===== Entries provided

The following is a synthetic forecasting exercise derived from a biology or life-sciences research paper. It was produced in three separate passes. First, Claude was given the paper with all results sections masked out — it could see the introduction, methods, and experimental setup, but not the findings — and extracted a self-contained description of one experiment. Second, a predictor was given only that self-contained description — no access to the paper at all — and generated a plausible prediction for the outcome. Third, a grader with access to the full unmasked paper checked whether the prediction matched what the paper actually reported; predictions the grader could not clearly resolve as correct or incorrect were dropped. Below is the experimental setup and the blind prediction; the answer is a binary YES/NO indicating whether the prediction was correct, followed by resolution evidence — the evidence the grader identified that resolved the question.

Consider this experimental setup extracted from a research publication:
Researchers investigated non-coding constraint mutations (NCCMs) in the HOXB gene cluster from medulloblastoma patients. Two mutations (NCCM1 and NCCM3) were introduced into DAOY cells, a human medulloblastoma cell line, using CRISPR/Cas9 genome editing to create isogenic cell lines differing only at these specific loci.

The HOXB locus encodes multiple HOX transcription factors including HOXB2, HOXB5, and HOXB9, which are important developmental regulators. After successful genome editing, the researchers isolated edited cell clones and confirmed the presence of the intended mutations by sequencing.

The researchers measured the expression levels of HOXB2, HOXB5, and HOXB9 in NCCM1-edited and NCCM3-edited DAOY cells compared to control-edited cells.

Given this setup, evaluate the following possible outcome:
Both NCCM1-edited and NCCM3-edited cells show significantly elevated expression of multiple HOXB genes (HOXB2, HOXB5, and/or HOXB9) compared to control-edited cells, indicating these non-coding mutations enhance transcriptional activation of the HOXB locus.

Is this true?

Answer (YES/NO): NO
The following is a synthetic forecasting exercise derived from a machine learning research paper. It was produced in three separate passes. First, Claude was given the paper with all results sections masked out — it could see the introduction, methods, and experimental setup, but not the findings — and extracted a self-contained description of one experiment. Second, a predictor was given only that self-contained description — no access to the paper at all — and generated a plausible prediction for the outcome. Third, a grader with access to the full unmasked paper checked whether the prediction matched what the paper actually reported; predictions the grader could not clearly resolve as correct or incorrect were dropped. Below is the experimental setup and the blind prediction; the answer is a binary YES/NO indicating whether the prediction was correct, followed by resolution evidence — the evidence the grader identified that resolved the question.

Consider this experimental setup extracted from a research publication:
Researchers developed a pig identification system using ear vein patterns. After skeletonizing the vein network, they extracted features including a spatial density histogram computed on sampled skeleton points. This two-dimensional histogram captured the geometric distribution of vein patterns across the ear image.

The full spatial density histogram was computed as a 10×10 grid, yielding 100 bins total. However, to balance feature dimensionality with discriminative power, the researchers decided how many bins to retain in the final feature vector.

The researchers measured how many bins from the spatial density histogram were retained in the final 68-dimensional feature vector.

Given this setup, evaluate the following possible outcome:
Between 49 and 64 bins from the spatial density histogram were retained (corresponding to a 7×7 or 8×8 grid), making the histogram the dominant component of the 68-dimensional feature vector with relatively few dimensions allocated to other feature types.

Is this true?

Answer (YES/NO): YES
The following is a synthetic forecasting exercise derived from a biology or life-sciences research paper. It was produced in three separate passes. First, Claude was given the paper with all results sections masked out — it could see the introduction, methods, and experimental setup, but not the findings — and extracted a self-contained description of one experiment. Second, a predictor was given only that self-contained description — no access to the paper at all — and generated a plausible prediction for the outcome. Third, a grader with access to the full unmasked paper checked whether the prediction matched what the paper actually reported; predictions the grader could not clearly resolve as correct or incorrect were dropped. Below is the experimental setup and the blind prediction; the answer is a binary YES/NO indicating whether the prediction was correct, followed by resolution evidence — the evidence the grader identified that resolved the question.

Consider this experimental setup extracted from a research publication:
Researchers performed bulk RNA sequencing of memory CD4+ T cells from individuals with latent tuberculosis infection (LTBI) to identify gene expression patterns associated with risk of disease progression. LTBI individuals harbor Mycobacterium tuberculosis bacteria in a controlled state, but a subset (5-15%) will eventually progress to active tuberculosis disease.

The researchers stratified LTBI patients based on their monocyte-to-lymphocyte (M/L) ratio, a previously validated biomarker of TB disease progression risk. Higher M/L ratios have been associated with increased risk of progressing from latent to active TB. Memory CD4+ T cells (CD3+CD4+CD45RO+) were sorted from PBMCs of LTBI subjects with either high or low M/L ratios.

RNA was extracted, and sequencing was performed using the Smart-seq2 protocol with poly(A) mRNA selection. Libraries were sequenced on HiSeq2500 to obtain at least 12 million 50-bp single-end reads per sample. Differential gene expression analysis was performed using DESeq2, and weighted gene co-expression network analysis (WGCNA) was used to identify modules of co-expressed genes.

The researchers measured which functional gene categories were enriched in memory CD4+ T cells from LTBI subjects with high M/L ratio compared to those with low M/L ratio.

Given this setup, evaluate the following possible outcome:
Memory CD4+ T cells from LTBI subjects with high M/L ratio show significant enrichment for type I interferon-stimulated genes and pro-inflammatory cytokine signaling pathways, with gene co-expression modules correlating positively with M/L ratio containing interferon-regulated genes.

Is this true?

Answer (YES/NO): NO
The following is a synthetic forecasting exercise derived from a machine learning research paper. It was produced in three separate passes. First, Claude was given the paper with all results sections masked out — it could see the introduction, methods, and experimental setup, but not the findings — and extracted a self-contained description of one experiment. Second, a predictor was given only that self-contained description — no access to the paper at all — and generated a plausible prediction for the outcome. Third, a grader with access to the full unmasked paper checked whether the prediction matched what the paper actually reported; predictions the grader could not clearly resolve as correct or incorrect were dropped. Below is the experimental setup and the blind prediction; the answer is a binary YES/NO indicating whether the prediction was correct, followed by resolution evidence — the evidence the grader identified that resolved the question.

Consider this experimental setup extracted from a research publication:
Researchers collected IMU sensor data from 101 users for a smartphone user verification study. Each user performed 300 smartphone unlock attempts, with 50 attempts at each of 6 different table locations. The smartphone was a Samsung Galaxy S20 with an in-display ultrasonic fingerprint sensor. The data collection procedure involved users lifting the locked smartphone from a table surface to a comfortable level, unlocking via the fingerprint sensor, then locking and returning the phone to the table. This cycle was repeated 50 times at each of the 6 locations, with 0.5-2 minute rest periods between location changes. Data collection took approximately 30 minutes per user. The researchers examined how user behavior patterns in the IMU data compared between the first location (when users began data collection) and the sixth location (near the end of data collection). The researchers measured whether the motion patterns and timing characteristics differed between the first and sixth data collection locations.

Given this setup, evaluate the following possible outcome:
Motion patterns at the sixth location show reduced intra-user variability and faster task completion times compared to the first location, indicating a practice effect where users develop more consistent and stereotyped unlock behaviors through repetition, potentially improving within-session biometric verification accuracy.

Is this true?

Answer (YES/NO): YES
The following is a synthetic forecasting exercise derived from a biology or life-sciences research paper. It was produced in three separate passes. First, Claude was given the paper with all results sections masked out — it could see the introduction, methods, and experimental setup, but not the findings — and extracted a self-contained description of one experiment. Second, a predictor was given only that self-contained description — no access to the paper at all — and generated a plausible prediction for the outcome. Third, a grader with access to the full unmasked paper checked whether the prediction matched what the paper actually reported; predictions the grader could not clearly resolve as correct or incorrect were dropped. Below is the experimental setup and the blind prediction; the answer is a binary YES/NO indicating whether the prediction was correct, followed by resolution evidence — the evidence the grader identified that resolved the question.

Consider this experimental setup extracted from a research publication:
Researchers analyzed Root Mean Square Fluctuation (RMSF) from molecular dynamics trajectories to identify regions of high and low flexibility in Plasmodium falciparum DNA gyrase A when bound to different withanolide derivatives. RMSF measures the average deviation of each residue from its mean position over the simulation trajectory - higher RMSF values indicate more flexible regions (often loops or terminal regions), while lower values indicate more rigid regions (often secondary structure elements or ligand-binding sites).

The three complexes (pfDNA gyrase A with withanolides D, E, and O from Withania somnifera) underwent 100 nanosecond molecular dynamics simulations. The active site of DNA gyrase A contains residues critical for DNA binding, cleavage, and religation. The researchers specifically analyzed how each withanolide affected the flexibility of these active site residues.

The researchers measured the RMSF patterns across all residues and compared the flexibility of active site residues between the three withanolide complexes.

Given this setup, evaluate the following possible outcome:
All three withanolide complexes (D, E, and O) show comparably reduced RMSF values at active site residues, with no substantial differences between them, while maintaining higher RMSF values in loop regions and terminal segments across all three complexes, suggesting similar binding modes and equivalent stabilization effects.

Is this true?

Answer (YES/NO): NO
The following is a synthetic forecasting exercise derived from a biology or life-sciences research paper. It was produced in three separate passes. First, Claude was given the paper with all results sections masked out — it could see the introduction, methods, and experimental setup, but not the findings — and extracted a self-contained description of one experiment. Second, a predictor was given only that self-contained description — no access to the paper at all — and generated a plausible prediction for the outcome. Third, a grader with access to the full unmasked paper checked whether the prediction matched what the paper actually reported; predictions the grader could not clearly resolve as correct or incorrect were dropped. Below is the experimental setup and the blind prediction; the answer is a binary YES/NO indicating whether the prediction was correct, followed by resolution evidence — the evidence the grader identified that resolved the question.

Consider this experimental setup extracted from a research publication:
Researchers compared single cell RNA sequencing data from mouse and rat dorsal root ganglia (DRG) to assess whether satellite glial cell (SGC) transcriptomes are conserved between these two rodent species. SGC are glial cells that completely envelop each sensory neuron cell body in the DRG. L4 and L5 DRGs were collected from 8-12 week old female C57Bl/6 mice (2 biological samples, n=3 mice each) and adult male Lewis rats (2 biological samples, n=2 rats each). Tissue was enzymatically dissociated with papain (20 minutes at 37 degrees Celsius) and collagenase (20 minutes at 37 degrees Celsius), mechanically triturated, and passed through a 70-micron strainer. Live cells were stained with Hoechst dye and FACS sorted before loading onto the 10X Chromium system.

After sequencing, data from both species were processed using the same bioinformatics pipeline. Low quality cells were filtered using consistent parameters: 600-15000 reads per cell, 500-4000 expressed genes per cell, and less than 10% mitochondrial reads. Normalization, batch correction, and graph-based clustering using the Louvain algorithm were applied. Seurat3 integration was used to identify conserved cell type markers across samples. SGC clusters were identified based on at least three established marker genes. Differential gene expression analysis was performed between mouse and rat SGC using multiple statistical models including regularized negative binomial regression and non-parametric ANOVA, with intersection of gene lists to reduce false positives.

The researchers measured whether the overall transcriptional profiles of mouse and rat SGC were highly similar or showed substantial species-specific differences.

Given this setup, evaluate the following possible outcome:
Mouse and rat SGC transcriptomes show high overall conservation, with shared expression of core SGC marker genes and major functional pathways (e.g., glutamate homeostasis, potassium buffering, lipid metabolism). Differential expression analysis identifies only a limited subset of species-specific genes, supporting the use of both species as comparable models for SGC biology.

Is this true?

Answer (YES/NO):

==========

What to do: Among the records, find all lines that include the string "locus" and return them.

Task answer:
The HOXB locus encodes multiple HOX transcription factors including HOXB2, HOXB5, and HOXB9, which are important developmental regulators. After successful genome editing, the researchers isolated edited cell clones and confirmed the presence of the intended mutations by sequencing.
Both NCCM1-edited and NCCM3-edited cells show significantly elevated expression of multiple HOXB genes (HOXB2, HOXB5, and/or HOXB9) compared to control-edited cells, indicating these non-coding mutations enhance transcriptional activation of the HOXB locus.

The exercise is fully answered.